スタートレイルの撮影と現像について
こんにちは。
今回はスタートレイル(星の日周運動)、いわゆる「星グル」の撮影と現像の手法についてお話したいと思います。
📷スタートレイルとは
地球の自転により星が動いて見えることを「星の日周運動」といいます。地軸(北半球では北極星が目印)を中心に24時間で1周(360°)回転しているので、1時間あたり15°動くことになります。
また、北を向けば北極星を中心に円状に回っているように、東を向けば星が上に向かって昇っているように、南を向くと左から右へ流れているように見えます。(いずれも北半球での話)
この星の動きを線状に記録し写真にすることをスタートレイル(星グル)撮影といいます。
📷撮影に必要な機材
基本的に以下の3つがあれば撮影は可能です。
・カメラ(レンズ)
・三脚
・レリーズ
まず、カメラはいわゆる「一眼カメラ」であれば何でも大丈夫です。(コンパクトカメラでも不可能ではありません)

● ● ● ● ● ● ●

課題一覧
a) 上に示した抜粋文を、一字一句変えずに最初から最後まで書き写してください。
b) 下の記録のうち、「closer」という語を含む行はいくつありますか。数字のみで答えてください。

● ● ● ● ● ● ●

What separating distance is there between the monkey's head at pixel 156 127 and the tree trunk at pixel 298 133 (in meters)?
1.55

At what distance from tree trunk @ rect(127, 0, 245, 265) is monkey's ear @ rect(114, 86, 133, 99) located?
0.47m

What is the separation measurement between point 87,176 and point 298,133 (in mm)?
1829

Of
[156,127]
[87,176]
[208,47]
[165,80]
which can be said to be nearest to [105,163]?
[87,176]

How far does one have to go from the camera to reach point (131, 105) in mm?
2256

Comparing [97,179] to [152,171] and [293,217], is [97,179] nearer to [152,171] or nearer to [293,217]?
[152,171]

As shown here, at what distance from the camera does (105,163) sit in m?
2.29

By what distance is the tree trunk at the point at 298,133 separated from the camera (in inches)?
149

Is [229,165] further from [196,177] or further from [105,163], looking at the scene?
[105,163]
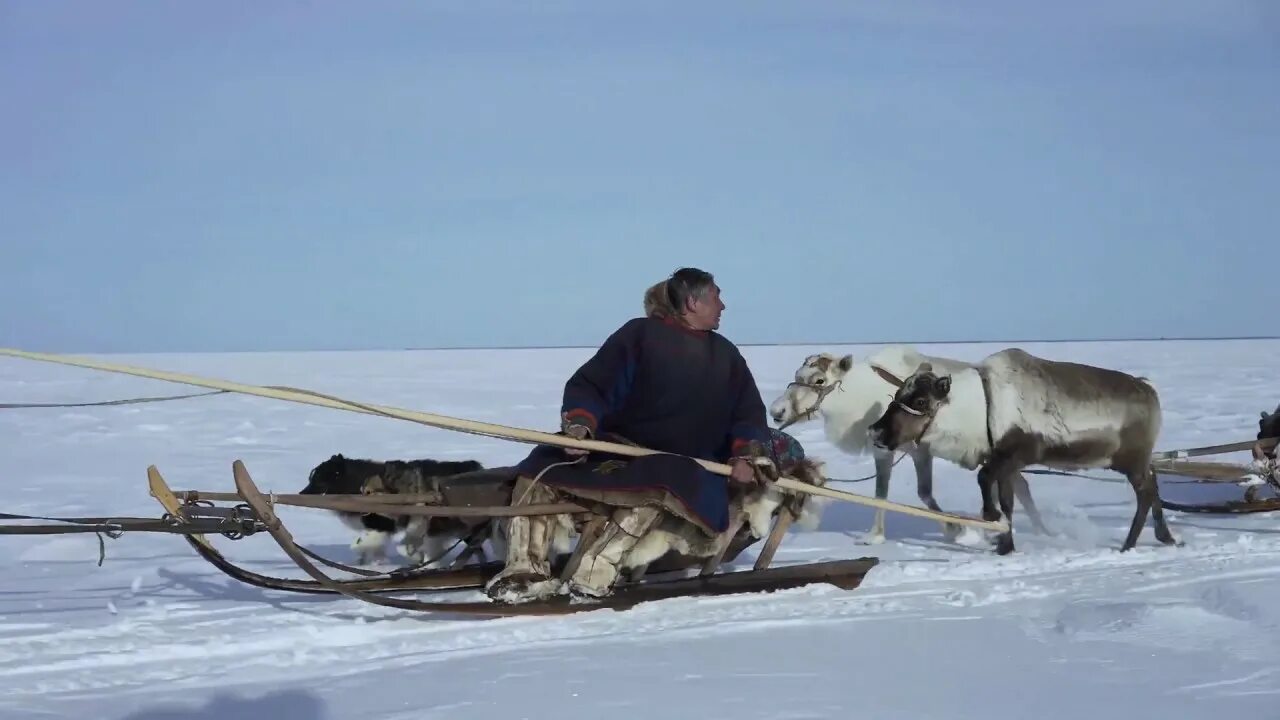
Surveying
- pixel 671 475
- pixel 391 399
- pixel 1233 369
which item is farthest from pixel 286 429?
pixel 1233 369

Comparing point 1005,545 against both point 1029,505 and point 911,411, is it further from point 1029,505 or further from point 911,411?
point 1029,505

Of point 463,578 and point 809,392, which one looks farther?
point 809,392

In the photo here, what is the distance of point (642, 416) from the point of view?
627cm

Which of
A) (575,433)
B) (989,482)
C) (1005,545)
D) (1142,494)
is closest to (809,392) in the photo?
(989,482)

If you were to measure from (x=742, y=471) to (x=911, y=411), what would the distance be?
8.58 feet

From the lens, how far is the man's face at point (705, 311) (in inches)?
246

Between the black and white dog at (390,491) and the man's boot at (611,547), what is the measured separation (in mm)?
1154

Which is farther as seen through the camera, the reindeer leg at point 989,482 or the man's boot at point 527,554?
the reindeer leg at point 989,482

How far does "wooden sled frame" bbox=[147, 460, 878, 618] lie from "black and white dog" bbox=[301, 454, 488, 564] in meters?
0.55

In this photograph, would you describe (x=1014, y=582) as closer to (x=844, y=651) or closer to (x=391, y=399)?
(x=844, y=651)

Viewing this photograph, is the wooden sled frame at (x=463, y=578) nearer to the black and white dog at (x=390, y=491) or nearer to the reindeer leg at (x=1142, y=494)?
the black and white dog at (x=390, y=491)

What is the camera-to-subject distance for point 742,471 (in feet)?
20.3

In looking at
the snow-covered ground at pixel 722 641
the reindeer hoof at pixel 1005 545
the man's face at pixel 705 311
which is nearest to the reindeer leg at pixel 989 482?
the reindeer hoof at pixel 1005 545

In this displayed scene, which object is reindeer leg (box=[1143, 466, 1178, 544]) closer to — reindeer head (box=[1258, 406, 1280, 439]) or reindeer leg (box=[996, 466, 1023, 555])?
reindeer leg (box=[996, 466, 1023, 555])
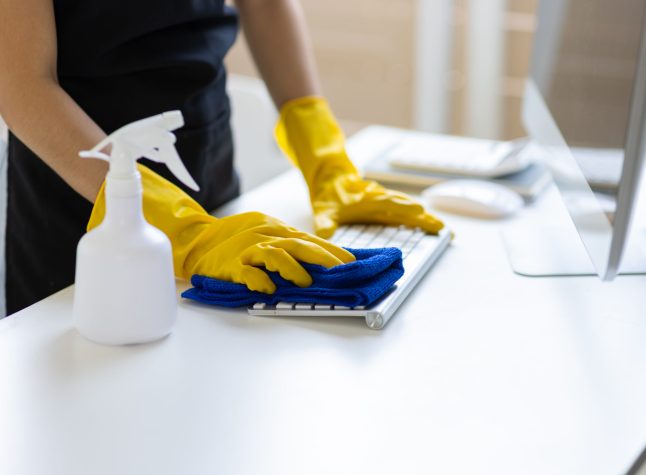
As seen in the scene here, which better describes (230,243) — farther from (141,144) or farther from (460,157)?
(460,157)

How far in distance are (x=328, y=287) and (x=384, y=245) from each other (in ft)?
0.66

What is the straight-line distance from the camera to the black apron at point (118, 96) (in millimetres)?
1271

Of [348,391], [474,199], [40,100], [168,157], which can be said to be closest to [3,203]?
[40,100]

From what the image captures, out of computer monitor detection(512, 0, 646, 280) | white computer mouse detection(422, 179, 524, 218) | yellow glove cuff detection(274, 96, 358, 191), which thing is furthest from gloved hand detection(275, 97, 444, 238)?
computer monitor detection(512, 0, 646, 280)

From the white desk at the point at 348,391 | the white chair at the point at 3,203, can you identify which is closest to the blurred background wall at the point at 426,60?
the white chair at the point at 3,203

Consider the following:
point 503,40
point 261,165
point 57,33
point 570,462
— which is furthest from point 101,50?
point 503,40

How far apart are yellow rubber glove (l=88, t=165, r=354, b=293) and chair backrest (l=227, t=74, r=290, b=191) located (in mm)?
1083

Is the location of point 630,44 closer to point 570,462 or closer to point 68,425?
point 570,462

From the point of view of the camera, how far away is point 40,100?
1.14 meters

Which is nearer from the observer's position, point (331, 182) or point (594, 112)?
point (594, 112)

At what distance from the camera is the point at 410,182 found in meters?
1.58

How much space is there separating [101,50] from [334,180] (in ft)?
1.31

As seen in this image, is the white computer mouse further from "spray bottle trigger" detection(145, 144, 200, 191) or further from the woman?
"spray bottle trigger" detection(145, 144, 200, 191)

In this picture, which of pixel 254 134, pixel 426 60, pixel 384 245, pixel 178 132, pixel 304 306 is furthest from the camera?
pixel 426 60
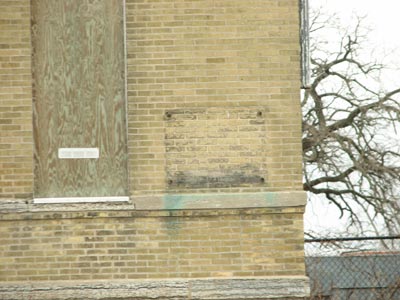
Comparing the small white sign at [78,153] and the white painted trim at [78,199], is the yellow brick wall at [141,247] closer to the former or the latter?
the white painted trim at [78,199]

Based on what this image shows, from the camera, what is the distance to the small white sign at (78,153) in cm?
991

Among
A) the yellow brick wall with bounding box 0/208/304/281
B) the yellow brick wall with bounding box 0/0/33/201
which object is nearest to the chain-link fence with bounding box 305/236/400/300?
the yellow brick wall with bounding box 0/208/304/281

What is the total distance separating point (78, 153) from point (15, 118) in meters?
0.80

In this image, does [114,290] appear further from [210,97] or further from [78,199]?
[210,97]

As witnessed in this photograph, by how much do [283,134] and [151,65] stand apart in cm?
167

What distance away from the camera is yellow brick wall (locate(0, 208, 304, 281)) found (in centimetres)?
976

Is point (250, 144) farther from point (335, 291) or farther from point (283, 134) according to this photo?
point (335, 291)

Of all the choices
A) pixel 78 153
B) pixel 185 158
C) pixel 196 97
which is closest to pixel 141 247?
pixel 185 158

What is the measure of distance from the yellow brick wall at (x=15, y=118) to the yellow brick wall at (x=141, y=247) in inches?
15.8

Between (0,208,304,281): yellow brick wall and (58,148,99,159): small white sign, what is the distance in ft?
2.18

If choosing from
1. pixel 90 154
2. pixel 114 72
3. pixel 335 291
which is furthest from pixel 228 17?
pixel 335 291

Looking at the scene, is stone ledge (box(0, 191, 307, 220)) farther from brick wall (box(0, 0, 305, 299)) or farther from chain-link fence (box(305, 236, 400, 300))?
chain-link fence (box(305, 236, 400, 300))

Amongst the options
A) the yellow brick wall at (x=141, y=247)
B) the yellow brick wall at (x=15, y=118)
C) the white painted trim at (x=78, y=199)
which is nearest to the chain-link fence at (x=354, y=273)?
the yellow brick wall at (x=141, y=247)

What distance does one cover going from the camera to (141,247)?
32.0 feet
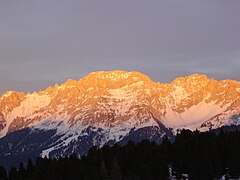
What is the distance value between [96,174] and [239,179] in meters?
41.7

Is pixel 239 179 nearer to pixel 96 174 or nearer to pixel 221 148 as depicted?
pixel 221 148

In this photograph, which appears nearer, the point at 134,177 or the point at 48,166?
the point at 134,177

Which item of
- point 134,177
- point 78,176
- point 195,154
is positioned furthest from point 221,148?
point 78,176

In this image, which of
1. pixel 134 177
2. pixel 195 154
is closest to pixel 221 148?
pixel 195 154

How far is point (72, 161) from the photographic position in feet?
639

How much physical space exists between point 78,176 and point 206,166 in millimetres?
36666

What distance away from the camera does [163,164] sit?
6964 inches

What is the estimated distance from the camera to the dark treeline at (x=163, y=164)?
562 ft

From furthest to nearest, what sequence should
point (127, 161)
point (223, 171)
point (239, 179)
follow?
point (127, 161) < point (223, 171) < point (239, 179)

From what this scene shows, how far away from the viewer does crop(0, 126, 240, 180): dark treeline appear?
562 feet

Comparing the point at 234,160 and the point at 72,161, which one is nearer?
the point at 234,160

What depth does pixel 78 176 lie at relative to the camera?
18288 cm

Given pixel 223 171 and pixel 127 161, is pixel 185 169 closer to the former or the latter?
pixel 223 171

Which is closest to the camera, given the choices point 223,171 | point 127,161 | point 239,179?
point 239,179
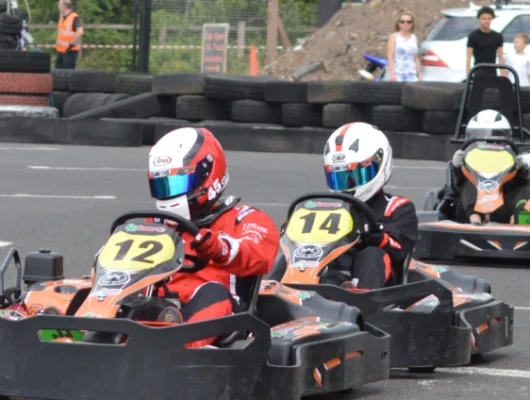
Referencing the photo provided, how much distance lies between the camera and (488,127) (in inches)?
414

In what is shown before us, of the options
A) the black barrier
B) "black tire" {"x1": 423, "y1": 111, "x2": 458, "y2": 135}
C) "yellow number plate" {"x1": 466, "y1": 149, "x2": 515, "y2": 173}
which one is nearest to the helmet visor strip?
"yellow number plate" {"x1": 466, "y1": 149, "x2": 515, "y2": 173}

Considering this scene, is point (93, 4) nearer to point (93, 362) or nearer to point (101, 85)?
point (101, 85)

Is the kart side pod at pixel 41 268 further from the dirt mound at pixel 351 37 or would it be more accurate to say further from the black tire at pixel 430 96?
the dirt mound at pixel 351 37

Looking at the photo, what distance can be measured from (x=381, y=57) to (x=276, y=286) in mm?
17925

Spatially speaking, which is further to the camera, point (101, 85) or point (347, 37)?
point (347, 37)

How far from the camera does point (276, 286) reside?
554 cm

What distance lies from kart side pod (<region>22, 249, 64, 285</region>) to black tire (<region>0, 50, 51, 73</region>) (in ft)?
38.6

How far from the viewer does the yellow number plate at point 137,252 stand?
4828 mm

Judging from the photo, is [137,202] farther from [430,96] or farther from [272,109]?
[272,109]

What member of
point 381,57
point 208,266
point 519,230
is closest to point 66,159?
point 519,230

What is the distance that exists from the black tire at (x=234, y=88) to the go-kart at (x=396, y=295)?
10513mm

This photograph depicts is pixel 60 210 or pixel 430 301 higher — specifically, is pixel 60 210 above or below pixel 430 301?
below

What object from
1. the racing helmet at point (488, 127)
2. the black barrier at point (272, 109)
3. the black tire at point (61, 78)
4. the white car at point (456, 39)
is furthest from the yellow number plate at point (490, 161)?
the black tire at point (61, 78)

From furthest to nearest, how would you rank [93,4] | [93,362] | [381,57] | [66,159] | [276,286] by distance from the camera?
[93,4] → [381,57] → [66,159] → [276,286] → [93,362]
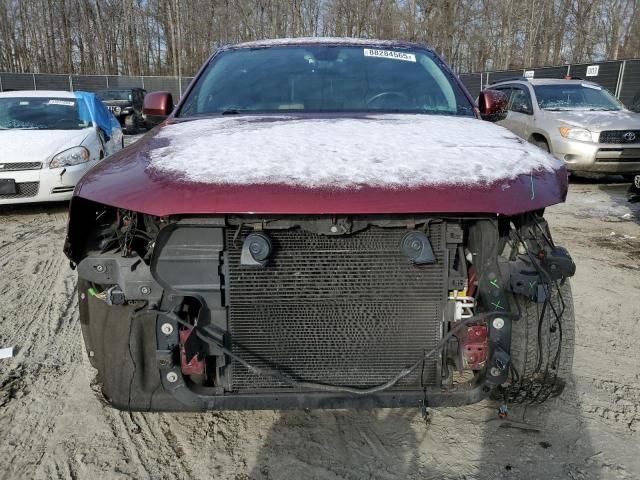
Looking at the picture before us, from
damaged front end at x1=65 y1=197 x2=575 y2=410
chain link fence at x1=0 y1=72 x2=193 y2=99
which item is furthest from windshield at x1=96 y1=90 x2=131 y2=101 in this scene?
damaged front end at x1=65 y1=197 x2=575 y2=410

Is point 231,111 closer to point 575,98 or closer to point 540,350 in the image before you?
point 540,350

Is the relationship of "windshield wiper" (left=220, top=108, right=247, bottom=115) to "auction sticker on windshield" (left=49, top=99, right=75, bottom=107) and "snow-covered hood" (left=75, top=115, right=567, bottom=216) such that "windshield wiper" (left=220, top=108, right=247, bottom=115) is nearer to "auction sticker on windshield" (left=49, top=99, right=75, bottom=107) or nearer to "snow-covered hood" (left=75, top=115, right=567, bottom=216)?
"snow-covered hood" (left=75, top=115, right=567, bottom=216)

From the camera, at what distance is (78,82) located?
29.1 metres

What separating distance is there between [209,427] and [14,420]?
95 cm

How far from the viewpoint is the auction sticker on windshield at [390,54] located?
11.5 ft

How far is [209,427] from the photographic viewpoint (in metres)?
2.54

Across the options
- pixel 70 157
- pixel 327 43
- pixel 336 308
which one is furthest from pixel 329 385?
pixel 70 157

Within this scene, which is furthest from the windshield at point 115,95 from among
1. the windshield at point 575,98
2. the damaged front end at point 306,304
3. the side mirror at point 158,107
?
the damaged front end at point 306,304

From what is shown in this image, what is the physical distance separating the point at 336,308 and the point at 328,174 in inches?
21.4

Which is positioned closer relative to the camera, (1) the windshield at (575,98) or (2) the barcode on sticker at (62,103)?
(2) the barcode on sticker at (62,103)

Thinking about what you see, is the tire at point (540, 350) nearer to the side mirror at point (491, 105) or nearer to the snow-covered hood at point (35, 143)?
the side mirror at point (491, 105)

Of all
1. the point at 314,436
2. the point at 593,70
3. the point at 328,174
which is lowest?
the point at 314,436

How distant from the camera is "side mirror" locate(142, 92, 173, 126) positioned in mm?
3557

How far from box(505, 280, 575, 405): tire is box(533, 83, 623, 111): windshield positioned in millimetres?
7896
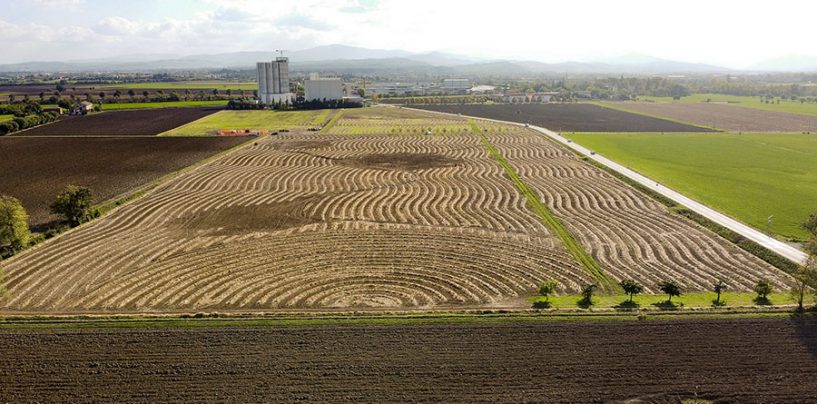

● ● ● ● ● ● ●

解答例
a)
スタートレイルの撮影と現像について
こんにちは。
今回はスタートレイル(星の日周運動)、いわゆる「星グル」の撮影と現像の手法についてお話したいと思います。
📷スタートレイルとは
地球の自転により星が動いて見えることを「星の日周運動」といいます。地軸(北半球では北極星が目印)を中心に24時間で1周(360°)回転しているので、1時間あたり15°動くことになります。
また、北を向けば北極星を中心に円状に回っているように、東を向けば星が上に向かって昇っているように、南を向くと左から右へ流れているように見えます。(いずれも北半球での話)
この星の動きを線状に記録し写真にすることをスタートレイル(星グル)撮影といいます。
📷撮影に必要な機材
基本的に以下の3つがあれば撮影は可能です。
・カメラ(レンズ)
・三脚
・レリーズ
まず、カメラはいわゆる「一眼カメラ」であれば何でも大丈夫です。(コンパクトカメラでも不可能ではありません)

b) 7